Intravenous patient-controlled analgesia pump and reservoir logistics: Results from a multicenter questionnaire
Hutchison, R. W., Anastassopoulos, K., Vallow, S., Mordin, M., Olson, W., Hewitt, D., & Sikirica, V. (2007). Intravenous patient-controlled analgesia pump and reservoir logistics: Results from a multicenter questionnaire. Hospital Pharmacy, 42(11), 1036-1044. DOI: 10.1310/hpj4211-1036
Purpose: To understand and quantify the logistics (ie, acquisition, utilization, storage, distribution, maintenance, repair) of intravenous patient-controlled analgesia (IV PCA) pumps and analgesics in the acute postoperative pain setting.
Methods: As part of a larger multicentered, observational study, 29 hospitals in the United States were surveyed to examine IV PCA logistics. Data were collected via interviews with hospital staff using a standardized hospital questionnaire. Descriptive statistics were calculated on all site characteristics and IV PCA logistics data.

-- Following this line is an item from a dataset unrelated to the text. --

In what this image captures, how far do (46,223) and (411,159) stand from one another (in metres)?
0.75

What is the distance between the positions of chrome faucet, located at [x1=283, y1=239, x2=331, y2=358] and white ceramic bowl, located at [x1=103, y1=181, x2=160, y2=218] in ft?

Results: Average beds per hospital and inpatient surgery volume per year were 455.5 beds and 6,483.2 patients. The majority of sites (75.9%) owned their pumps and, on average, reported 1.3 pump types and 2.3 different storage locations. Most hospitals utilized 3 of 4 different opioid agents (ie, morphine, fentanyl, hydromorphone, meperidine). Morphine is the most common prefilled reservoir (75.9%), while hydromorphone is the most common pharmacy staff-filled reservoir used (72.4%). A fentanyl staff-filled reservoir is available in 62.5% of the hospitals.
Conclusions: The process of providing IV PCA from initial order to setup is complex and variable. The process to IV PCA initiation involves the understanding of various types of pumps and analgesics, coordination of hospital staff, and substantial time to implement. Future postoperative care should explore improved technologies (or means of delivery) to reduce the complexity and steps involved with IV PCA while continuing to deliver on-demand pain relief.